Oral glucose tolerance test. Sprague-Dawley rats (250-300 g) purchased from Charles River (Kingston, MA) were fasted overnight with access to water. Animals were administered glucose (1 g/kg) by oral gavage as a 40% solution (wt/vol). Blood samples were collected from the tail vein of conscious unrestrained rats into heparinized capillary tubes at time 0 and at 10, 20, 30, and 60 min after the glucose meal. ANTGIP (5 µg/250 g body wt), exendin-(9---39)-NH2 (3 µg/250 g body wt, Bachem, Torrance, CA), or a combination of ANTGIP and exendin-(9---39)-NH2 was given intraperitoneally at time 0 after baseline blood samples were obtained. The concentrations of ANTGIP and exendin-(9---39)-NH2 were determined by performing a dose-response curve for each peptide and by selecting the lowest concentrations that exhibit maximal insulin inhibitory effect. Control animals were injected with the same volume of 0.9% NaCl. Blood samples were kept in ice-chilled tubes containing 250 kallikrein-inhibitor units of aprotinin and 0.1 mM diprotin A (Sigma) and centrifuged at 4°C for 30 min, and the plasma was stored at -20°C until analysis for glucose, insulin, or peptides. Glucose levels were determined with hexokinase and glucose-6-phosphate dehydrogenase (1). Insulin concentrations were measured with a radioimmunoassay kit (Rat Insulin RIA Kit, Linco Research, St. Charles, MO). Glucagon radioimmunoassays were performed with the double-antibody method (Diagnostic Product, Los Angeles, CA). Intra-assay variation was 15.7% with incubation of 35 pg of glucagon and 4.1% with 564 pg glucagon. Interassay variation was 15.7% with incubation of 37 pg glucagon and 5.7% with 534 pg glucagon. The lowest detection limit for glucagon was 13 pg/ml (3.7 pM). No significant cross-reactivity with any related peptide, such as GLP-1, GLP-2, GIP, vasoactive intestinal polypeptide, or secretin was noted. Plasma GLP-1 and GIP concentrations were measured with double-antibody method according to the protocol of the manufacturer (Peninsula Laboratories). The lowest detection limit for both GIP and GLP-(7---36)-NH2 was 10 pg/ml. The GLP-1 assay detected only amidated GLP-1, and no cross-reaction with other related peptides was identified.

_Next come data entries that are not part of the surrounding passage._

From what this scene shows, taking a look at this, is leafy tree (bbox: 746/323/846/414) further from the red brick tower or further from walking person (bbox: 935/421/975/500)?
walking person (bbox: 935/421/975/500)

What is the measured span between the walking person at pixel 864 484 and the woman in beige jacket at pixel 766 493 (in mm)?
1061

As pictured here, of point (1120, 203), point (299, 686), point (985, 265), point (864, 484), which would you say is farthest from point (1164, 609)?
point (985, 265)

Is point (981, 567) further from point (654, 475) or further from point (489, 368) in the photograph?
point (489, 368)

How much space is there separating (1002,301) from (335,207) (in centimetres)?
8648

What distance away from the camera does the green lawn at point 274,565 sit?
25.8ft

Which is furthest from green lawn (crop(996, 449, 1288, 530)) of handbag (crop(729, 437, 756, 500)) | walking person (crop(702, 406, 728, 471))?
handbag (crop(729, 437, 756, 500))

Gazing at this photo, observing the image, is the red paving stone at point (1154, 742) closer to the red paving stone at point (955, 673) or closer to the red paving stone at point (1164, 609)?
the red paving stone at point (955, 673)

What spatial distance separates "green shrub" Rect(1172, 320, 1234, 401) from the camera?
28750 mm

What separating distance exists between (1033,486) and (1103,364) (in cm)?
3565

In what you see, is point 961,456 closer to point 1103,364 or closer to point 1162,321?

D-Glucose absorption in vivo. D-Glucose absorption from jejunum was measured in vivo in the rat according to the method described by Hirsh et al. (14). Sprague-Dawley rats (250-300 g) were fasted with access to water for 24 h to minimize luminal contents during surgery. Rats were anesthetized with intraperitoneal urethan (Sigma, 1.25 g/kg body wt) and were maintained under anesthesia for the duration of the experiment. After laparotomy, a 35-cm segment of jejunum starting 5 cm distal to the ligament of Treitz was isolated, cleaned by gently flushing with 20 ml of warm 0.9% NaCl, and cannulated at both ends. Each segment was perfused twice, first as a control and second as a test (after ANTGIP administration) or a repeat control. The luminal perfusate, a Krebs-bicarbonate saline solution containing 5 mmol/l D-[14C]glucose (Amersham, Arlington Heights, IL), and 3H-labeled polyethylene glycol (PEG, NEN, Boston, MA) were used to correct for fluid movement into the extracellular space. The solution was heated to 37°C and gassed with 95% O2-5% CO2 to maintain the pH at 7.4. The perfusion system was single pass with a flow rate of 1.6 ml/min, with a Harvard PHD 2000 pump (Harvard Apparatus, South Natick, MA). The effluent from the luminal circuit was collected at 5-min intervals for up to 30 min. After the first experiment, the segment was cleaned by gently flushing with 20 ml of warm saline, at which time ANTGIP (20 µg/kg body wt) was injected subcutaneously before initiation of the second infusion. After the second perfusion, the jejunal loops were rinsed, ligated, and removed. The jejunal loop was then opened along the mesenteric border, the mucosal lining was scraped off with a glass slide, and the dry weight of each loop was determined. Radioactivity of all samples was determined with a liquid scintillation counter (LS 6500, Beckman, Fullerton, CA). Glucose and PEG absorption from the jejunum was calculated by changes in radioactivity of glucose and PEG in the affluent and effluent solutions and expressed as micromoles per minute per gram dry weight. Intramucosal accumulation of D-glucose in each animal was calculated after correction for extracellular substrate (amount of D-glucose absorbed - amount of polyethylene glycol absorbed). The effect of ANTGIP on glucose absorption was determined by comparing mucosal D-glucose concentration between the first (no ANTGIP) and the second (with ANTGIP) experiment.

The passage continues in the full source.